9/11 anniversary: America remembers World Trade Centre attacks

America is marking the 13th anniversary of the September 11 attacks against the backdrop of a new Islamist threat rising in the Middle East. The commemorations began with a moment of silence, the toll of a bell, and then the names of the nearly 3,000 victims who died in the attacks were read out. On the eve of the anniversary, President Barack Obama had laid out his strategy on how to confront Islamic State militants, telling Americans of a sustained effort needed against a growing threat. The memorial service in New York is the first since the opening of the 9/11 museum last May.

For the first time this year, because the museum opened in May, family members will be able to visit the museum as part of the commemoration.
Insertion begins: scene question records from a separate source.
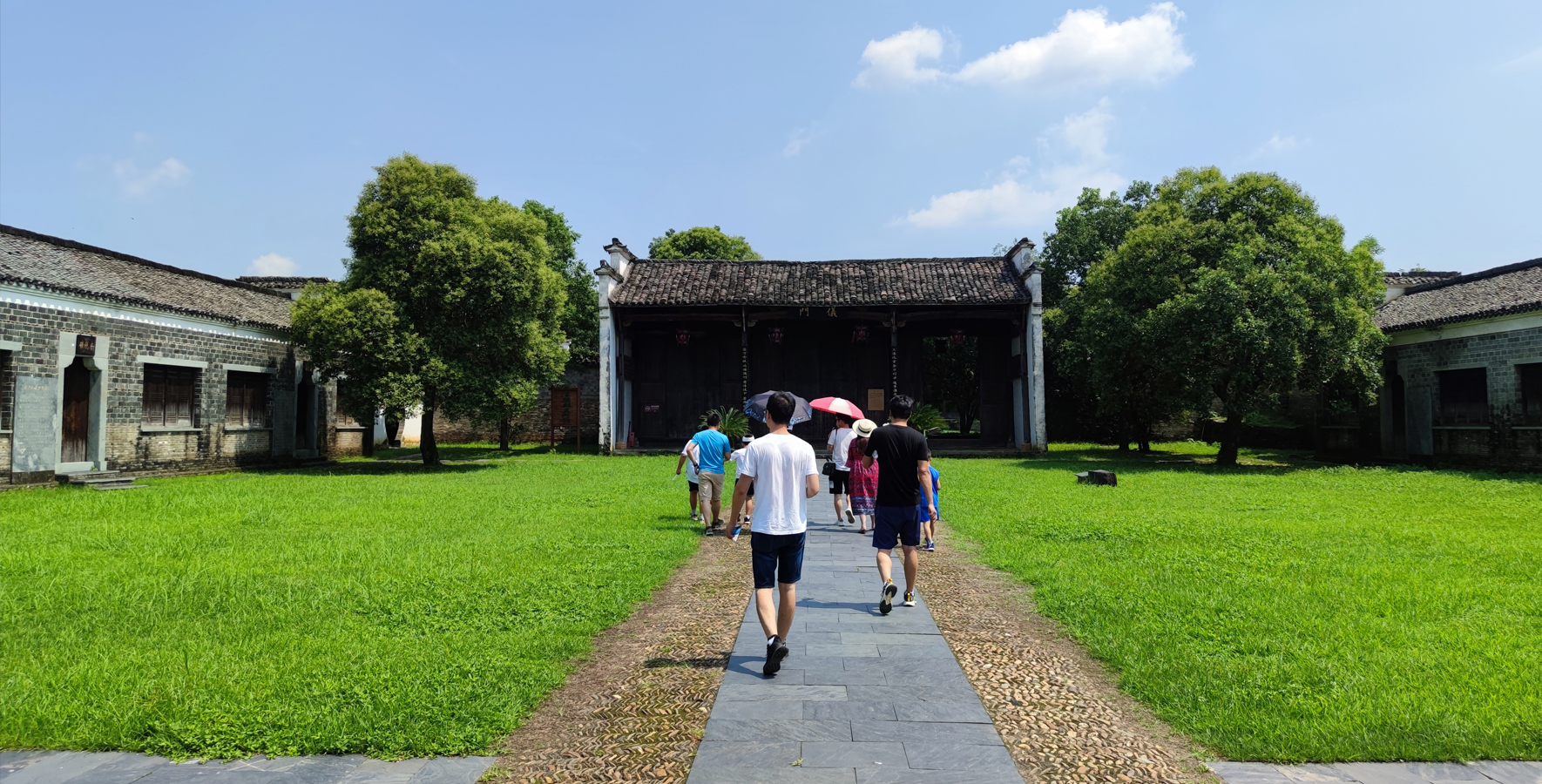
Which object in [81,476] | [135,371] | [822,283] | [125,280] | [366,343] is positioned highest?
[822,283]

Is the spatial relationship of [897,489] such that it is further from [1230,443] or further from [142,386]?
[142,386]

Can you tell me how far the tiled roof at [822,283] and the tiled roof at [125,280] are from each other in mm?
8608

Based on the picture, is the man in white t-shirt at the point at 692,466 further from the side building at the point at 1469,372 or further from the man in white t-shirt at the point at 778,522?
the side building at the point at 1469,372

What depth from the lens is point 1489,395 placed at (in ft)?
54.5

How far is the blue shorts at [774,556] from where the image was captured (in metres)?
4.28

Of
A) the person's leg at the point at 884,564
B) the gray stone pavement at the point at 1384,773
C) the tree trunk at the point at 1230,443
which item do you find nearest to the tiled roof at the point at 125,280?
the person's leg at the point at 884,564

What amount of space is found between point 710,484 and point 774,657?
4.69 meters

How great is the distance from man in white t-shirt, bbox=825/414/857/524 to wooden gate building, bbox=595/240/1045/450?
12118mm

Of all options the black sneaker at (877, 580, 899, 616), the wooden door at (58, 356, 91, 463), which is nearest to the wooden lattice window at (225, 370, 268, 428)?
the wooden door at (58, 356, 91, 463)

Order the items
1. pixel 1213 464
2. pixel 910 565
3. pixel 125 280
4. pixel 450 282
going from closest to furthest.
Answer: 1. pixel 910 565
2. pixel 125 280
3. pixel 450 282
4. pixel 1213 464

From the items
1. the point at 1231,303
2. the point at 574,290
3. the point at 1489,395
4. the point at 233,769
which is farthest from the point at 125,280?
the point at 1489,395

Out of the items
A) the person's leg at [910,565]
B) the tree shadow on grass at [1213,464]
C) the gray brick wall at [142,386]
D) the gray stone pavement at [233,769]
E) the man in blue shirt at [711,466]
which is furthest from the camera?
the tree shadow on grass at [1213,464]

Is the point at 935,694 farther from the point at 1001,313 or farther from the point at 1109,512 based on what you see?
the point at 1001,313

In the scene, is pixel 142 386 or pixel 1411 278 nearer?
pixel 142 386
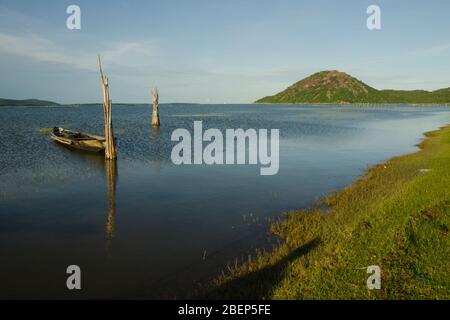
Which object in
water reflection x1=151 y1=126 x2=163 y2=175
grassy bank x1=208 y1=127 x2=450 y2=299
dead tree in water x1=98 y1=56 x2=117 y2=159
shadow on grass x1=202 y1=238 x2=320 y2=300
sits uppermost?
dead tree in water x1=98 y1=56 x2=117 y2=159

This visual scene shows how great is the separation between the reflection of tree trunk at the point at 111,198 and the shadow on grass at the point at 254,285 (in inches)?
196

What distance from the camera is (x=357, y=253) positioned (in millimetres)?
10945

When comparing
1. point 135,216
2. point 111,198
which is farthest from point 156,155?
point 135,216

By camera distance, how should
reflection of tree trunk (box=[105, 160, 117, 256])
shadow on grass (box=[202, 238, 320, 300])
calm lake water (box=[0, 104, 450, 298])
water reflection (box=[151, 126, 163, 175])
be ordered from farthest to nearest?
water reflection (box=[151, 126, 163, 175]) → reflection of tree trunk (box=[105, 160, 117, 256]) → calm lake water (box=[0, 104, 450, 298]) → shadow on grass (box=[202, 238, 320, 300])

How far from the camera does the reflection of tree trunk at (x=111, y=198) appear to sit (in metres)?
14.1

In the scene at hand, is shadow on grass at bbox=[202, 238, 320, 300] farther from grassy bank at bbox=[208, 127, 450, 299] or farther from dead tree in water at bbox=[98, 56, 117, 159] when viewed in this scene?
dead tree in water at bbox=[98, 56, 117, 159]

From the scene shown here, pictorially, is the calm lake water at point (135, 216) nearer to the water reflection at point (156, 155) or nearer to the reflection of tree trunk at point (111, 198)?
the reflection of tree trunk at point (111, 198)

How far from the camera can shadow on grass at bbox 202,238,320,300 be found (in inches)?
366

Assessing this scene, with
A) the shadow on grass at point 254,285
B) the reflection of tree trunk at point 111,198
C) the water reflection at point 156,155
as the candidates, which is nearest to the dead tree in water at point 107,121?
the reflection of tree trunk at point 111,198

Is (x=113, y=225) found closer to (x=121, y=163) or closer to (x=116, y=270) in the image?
(x=116, y=270)

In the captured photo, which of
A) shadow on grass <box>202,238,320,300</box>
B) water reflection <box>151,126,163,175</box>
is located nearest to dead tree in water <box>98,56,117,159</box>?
water reflection <box>151,126,163,175</box>

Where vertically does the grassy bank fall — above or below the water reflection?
below

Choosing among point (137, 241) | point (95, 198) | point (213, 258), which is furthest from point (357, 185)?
point (95, 198)
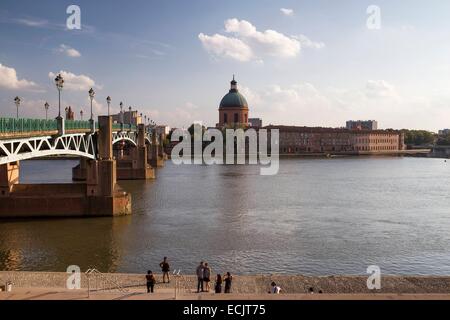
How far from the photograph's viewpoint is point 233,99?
588 feet

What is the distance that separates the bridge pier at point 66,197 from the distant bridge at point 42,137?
221 centimetres

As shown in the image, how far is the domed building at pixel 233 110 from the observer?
176875 mm

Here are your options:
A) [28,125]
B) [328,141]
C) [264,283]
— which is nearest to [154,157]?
[28,125]

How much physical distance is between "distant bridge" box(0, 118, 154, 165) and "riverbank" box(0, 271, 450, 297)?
11.6m

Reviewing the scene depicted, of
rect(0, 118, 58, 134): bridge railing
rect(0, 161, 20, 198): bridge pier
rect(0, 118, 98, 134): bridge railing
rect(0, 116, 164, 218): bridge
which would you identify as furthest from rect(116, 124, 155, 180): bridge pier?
rect(0, 118, 58, 134): bridge railing

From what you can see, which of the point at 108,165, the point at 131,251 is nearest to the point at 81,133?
the point at 108,165

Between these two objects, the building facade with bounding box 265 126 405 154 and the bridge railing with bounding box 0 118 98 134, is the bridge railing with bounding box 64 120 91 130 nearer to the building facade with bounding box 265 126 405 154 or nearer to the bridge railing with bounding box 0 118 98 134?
the bridge railing with bounding box 0 118 98 134

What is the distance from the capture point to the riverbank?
1850 cm

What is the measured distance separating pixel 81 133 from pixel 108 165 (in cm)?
362

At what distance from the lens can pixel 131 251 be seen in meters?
29.2

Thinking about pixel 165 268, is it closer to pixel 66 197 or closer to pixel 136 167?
pixel 66 197

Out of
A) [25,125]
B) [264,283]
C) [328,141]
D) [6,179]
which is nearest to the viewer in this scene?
[264,283]

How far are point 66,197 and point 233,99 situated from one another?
140797 mm
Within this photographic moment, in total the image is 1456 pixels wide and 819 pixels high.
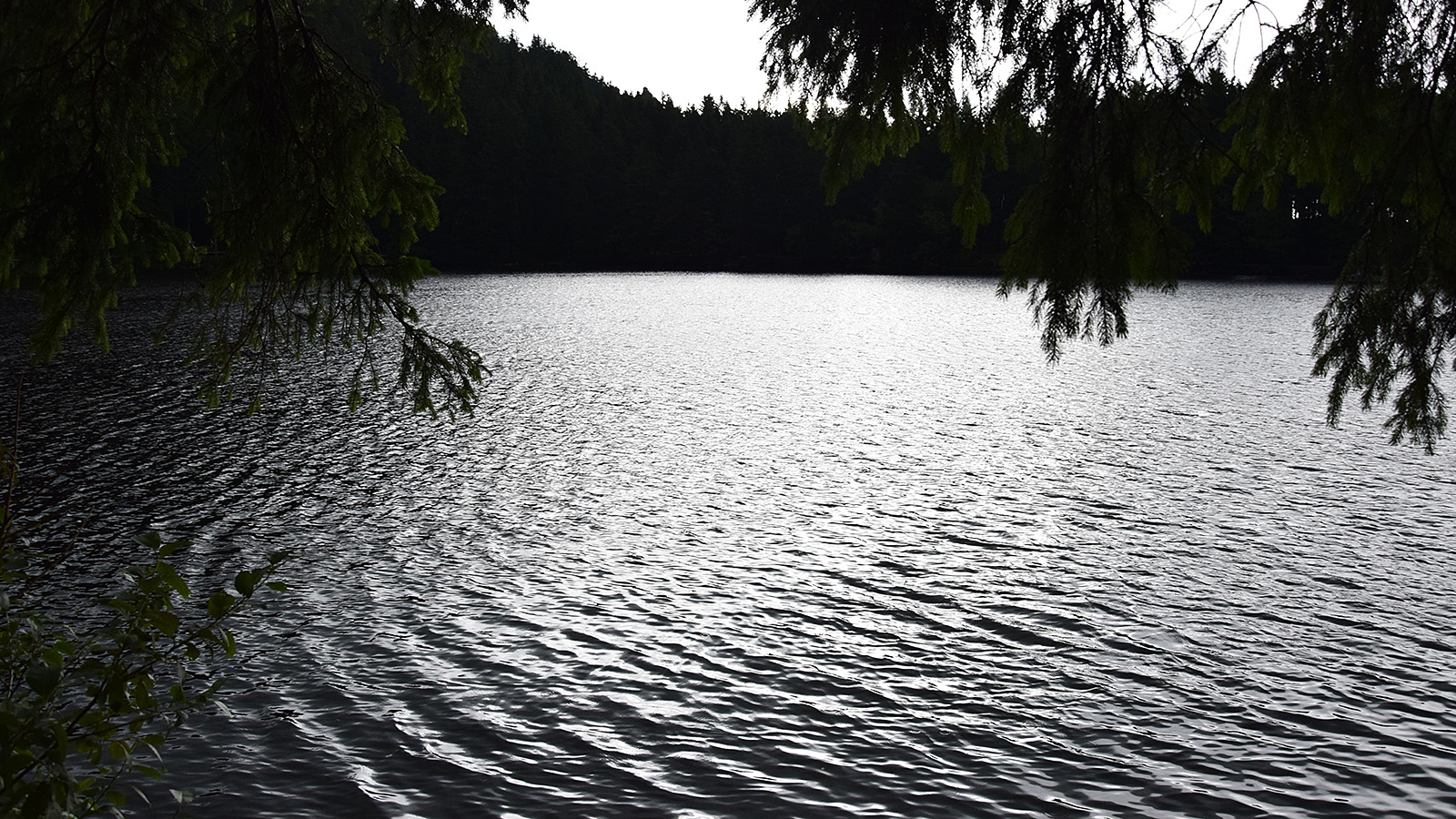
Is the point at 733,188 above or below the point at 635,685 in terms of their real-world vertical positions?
above

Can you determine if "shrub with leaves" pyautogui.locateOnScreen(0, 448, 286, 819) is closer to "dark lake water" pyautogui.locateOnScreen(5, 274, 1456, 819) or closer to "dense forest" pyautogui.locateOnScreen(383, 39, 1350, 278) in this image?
"dark lake water" pyautogui.locateOnScreen(5, 274, 1456, 819)

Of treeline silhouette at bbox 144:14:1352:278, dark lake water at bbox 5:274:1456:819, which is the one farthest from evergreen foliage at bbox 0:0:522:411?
treeline silhouette at bbox 144:14:1352:278

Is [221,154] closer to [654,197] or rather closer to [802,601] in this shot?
[802,601]

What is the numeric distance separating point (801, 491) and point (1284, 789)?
9.59m

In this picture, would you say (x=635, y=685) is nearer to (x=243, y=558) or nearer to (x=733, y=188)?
(x=243, y=558)

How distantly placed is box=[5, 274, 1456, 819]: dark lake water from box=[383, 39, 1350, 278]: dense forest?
242 feet

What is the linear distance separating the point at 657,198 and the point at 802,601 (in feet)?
315

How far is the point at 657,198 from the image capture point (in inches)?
4117

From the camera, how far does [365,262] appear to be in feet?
27.7

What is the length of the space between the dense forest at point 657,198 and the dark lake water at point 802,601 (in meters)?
73.7

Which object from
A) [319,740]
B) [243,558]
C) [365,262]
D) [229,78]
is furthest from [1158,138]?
[243,558]

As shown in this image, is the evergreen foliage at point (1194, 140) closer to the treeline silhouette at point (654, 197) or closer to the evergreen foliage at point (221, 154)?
the evergreen foliage at point (221, 154)

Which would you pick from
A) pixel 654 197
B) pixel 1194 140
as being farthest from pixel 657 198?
pixel 1194 140

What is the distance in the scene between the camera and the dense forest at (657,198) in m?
97.7
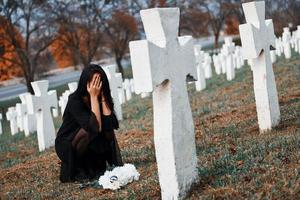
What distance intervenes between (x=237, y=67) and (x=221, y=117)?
39.9 ft

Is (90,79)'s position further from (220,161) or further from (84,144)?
(220,161)

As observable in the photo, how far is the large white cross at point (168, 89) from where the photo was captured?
Answer: 14.3ft

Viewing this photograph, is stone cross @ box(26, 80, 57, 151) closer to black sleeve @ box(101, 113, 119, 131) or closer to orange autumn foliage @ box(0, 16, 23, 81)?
black sleeve @ box(101, 113, 119, 131)

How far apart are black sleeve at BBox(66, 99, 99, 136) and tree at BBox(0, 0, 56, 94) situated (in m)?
24.0

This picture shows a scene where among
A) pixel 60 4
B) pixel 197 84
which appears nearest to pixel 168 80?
pixel 197 84

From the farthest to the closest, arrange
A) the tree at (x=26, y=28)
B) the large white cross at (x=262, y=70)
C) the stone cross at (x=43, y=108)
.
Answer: the tree at (x=26, y=28) < the stone cross at (x=43, y=108) < the large white cross at (x=262, y=70)

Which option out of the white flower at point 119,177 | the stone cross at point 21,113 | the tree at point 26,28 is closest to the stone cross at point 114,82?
the stone cross at point 21,113

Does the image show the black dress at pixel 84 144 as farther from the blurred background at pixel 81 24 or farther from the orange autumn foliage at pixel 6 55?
the orange autumn foliage at pixel 6 55

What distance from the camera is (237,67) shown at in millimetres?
20938

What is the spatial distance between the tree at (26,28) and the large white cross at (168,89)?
2586cm

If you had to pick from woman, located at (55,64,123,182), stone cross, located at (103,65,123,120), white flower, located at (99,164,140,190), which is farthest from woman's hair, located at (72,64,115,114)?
stone cross, located at (103,65,123,120)

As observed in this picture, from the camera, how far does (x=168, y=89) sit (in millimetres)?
4625

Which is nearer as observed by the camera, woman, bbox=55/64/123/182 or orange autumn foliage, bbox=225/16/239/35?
woman, bbox=55/64/123/182

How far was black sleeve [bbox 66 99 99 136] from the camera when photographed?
6273 millimetres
Michael Frazier, 9/11 museum spokesman

One World Trade Center has risen 1,776 feet above ground zero, and rebuilding efforts at the site, where 2,753 people died, are nearing completion. The moments of silence and recitations of the victims’ names has become an annual ritual. Similar ceremonies will also be held in Washington, where a hijacked plane crashed into the Pentagon, and in the field in Shanksville, Pennsylvania, where another hijacked plane crashed. Mr Obama is expected to speak during a private ceremony at the Pentagon on Thursday morning for relatives of the those who were killed there.

The memorial and museum is extremely important to those impacted on 9/11. And surrounding that memorial, lower Manhattan has been revitalized.